Il faudra simplement :
- plus de patience,
- une progression plus lente,
- parfois l’aide d’un éducateur canin.
Quand faire appel à un professionnel
Si malgré un travail régulier le rappel reste inexistant, un éducateur canin comportementaliste peut :
- analyser la situation précise,
- adapter la méthode au tempérament du chien,
- corriger les erreurs du maître.
Quelques séances suffisent souvent à débloquer la situation.
Donnée clé à retenir
Selon les professionnels de l’éducation canine, le rappel est la première cause de mise en danger du chien en liberté, devant l’agressivité et la fugue.
Un rappel fiable est un outil de sécurité, pas un simple exercice d’obéissance.
Questions fréquentes
Faut-il punir un chien qui ne revient pas ?
Non. La punition détruit la motivation et aggrave le problème.

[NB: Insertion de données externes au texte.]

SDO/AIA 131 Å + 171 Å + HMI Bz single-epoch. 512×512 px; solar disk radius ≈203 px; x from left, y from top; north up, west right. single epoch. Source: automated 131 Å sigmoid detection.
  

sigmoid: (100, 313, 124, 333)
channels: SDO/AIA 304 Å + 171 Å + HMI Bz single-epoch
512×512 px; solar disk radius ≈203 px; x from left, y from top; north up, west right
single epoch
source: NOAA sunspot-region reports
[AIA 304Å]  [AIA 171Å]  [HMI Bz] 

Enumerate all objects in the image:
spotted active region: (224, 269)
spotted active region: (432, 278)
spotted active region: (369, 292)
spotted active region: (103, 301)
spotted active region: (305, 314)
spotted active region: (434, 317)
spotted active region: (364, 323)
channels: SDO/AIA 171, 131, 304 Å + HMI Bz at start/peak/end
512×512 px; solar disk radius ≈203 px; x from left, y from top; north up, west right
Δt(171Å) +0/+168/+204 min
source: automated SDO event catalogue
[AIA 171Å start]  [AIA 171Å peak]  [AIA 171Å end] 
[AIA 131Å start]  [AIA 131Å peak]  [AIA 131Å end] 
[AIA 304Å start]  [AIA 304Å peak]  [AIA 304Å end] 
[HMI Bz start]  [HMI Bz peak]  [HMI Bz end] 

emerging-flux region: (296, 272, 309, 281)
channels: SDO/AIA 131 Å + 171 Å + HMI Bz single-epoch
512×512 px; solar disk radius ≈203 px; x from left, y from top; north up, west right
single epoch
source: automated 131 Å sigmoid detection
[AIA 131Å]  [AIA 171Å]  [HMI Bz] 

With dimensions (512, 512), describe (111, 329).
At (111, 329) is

Puis-je utiliser un sifflet de rappel ?
Oui, à condition de l’associer à un apprentissage progressif et positif.
Mon chien revient seulement quand il en a envie, est-ce normal ?
Oui, tant que le rappel n’est pas suffisamment renforcé et cohérent.
À retenir Un bon rappel ne repose ni sur la force, ni sur l’autorité, mais sur la motivation, la cohérence et la progressivité.
Avec une méthode adaptée, de la patience et des récompenses bien choisies, tout chien peut apprendre à revenir, même s’il “n’obéit pas” aujourd’hui.